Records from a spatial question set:
========
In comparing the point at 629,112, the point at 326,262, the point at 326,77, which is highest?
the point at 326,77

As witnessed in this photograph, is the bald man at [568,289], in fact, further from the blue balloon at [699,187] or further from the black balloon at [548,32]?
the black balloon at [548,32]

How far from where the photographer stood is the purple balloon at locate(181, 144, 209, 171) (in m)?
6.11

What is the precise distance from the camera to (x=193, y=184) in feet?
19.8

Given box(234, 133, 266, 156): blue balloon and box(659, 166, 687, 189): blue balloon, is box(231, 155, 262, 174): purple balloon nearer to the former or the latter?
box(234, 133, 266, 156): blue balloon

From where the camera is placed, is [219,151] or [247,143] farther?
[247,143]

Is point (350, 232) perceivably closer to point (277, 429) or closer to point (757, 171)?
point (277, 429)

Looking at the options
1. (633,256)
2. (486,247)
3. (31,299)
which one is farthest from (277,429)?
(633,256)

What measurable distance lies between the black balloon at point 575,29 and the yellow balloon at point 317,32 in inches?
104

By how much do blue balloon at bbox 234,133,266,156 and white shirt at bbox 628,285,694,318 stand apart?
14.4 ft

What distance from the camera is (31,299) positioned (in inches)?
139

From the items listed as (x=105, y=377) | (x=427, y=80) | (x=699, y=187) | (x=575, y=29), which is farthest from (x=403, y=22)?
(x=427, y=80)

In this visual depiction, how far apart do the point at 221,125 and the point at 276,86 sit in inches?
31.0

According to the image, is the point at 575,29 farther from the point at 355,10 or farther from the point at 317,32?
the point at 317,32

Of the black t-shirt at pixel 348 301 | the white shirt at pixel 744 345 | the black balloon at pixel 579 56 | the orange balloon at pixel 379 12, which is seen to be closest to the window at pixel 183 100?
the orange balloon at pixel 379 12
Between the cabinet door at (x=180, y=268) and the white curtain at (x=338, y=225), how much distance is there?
========
The request: Repeat the entries exactly, all of them.

Result:
In comparing the point at 629,112, the point at 326,262, the point at 326,77, which is highest?
the point at 326,77

As witnessed in this photograph, is the bald man at [568,289], in fact, further from the blue balloon at [699,187] or further from the black balloon at [548,32]?
the black balloon at [548,32]

How far from where the photographer stood is the purple balloon at locate(181, 144, 209, 171) (in m)?
6.11

What is the precise distance from the camera to (x=193, y=184) in feet?
19.8

Given box(234, 133, 266, 156): blue balloon and box(659, 166, 687, 189): blue balloon, is box(231, 155, 262, 174): purple balloon nearer to the former or the latter?
box(234, 133, 266, 156): blue balloon

From where the camera is placed, is [219,151] or [247,143] farther?
[247,143]

Is point (350, 232) perceivably closer to point (277, 429) or closer to point (757, 171)?
point (277, 429)

Looking at the options
1. (633,256)
2. (486,247)
3. (31,299)
which one is farthest from (277,429)?
(633,256)

What measurable distance lies between the black balloon at point 575,29 and the yellow balloon at point 317,32 in inches?
104

By how much do blue balloon at bbox 234,133,266,156 and white shirt at bbox 628,285,694,318 stand apart?
14.4 ft

What distance from the camera is (31,299) positioned (in inches)?
139

From the items listed as (x=105, y=377) | (x=427, y=80) | (x=699, y=187) | (x=575, y=29), which is farthest from (x=403, y=22)?
(x=427, y=80)

In this visual depiction, how far apart do the point at 221,125 and the point at 276,86 sit in inches?
31.0

According to the image, is the point at 575,29 farther from the point at 355,10 or farther from the point at 317,32?
the point at 317,32

Of the black t-shirt at pixel 348 301 | the white shirt at pixel 744 345 | the black balloon at pixel 579 56 | the orange balloon at pixel 379 12, which is seen to be closest to the window at pixel 183 100?
the orange balloon at pixel 379 12
Between the cabinet door at (x=180, y=268) and the white curtain at (x=338, y=225), how much distance is there?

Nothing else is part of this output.